DIY Data Parallelism

A Little White Lie

To this point, we have been granting ourselves a bit of pedagogic license when discussing agenda parallelism and master/worker codes. We have chosen examples for which it was (relatively) simple to describe a task, by working, for instance, with pure functions of the given inputs.

Real codes are seldom this simple — especially, as is so often the case, when one is working with an existing sequential code rather than de novo. What do we do when the function isn't pure (say, some results are stashed away via side effects), or the inputs aren't simple data types but references to complex pointer nests? While conceptually we may readily identify a task and intuitively recognize an opportunity to deploy a master/worker solution — that is, know when it is appropriate to kick off tasks — pragmatically it may be very difficult to create a “task closure” if you will.

Can we generalize master/worker a bit to apply agenda parallelism in these cases?

A Little History

Early on, parallel computing developed a reputation for being especially arcane and demanding — the stuff of hero programmers. The push was on to create parallel programming systems for mere mortals. The grail: absolve programmers of any need to think about parallelism. Two popular lines of attack: (i) make compilers smart enough to extract parallelism from “normal” code, (ii) develop a language for which “normal” code was naturally parallel. Note: while related, these are different.

Both approaches resulted in systems of some limited utility, but failed to achieve the full goal.

Back to the drawing board. How about giving the compiler just a little help? One approach focused on “data parallelism” — closely related to what we've termed “result parallelism”.

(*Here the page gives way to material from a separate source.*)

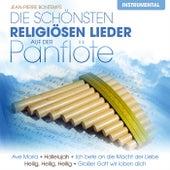 Die schönsten religiösen Lieder auf der Panflöte de Jean-Pierre Bontemps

Suppose we are writing a code that requires the manipulation of a large array. We write a sequential code in the normal way, but add some extra information that describes how the array should be broken up into parts to be map onto independent processors. This information, while fairly modest, nonetheless: (i) indicates parallelism is desired, (ii) establishes the granularity, and (iii) determines how the computational load is to be divided. Underlying all of this is the owner computes concept: the owner of a part of the array has responsibility for the computations that involve the values of that portion of the array. The compiler and/or runtime takes care of all the coordination activities implicit in computing over the partitioned array. Is important to note that (i) tasks (in the master/worker sense) are implicitly defined and that (ii) this is done via granularity coarsening that results in a parallel structure somewhere between result and agenda parallelism.

This approach enjoyed some success (e.g., was an important part of the software associated with Thinking Machines' products), and lives on in various forms today (e.g., certain constructs in Fortran90, extensions to MATLAB). But it has a number of drawbacks, chief among them the requirement, more or less by construction, for nice, large, regular data structures.

Suppose, instead, that we are working with a code whose data structures are large, intricate pointer nests (of the sort common to many if not most non-trivial C and C++ programs). Or one whose important control flow is not nested for loops over rows and columns of arrays, but recursive function calls and pointer link walking? Because of this, it is hard to describe a decomposition of the data structures and recognize operations on them that could profitably be done in parallel. As a result, we would not normally think of such a code as a promising candidate for classic data parallelism.

DIY Data Parallelism

DIY Data Parallelism mixes master/worker task creation with owner-compute style task definition to create a powerful, if somewhat subtle, paradigm for tackling parallelization of “ugly” sequential codes.

Imagine executing N copies of program P on N processors. They all run through (i) initialization, (ii) the computational heavy lifting, (iii) finalization and then exit. Not very exciting, not to mention rather wasteful of compute resources.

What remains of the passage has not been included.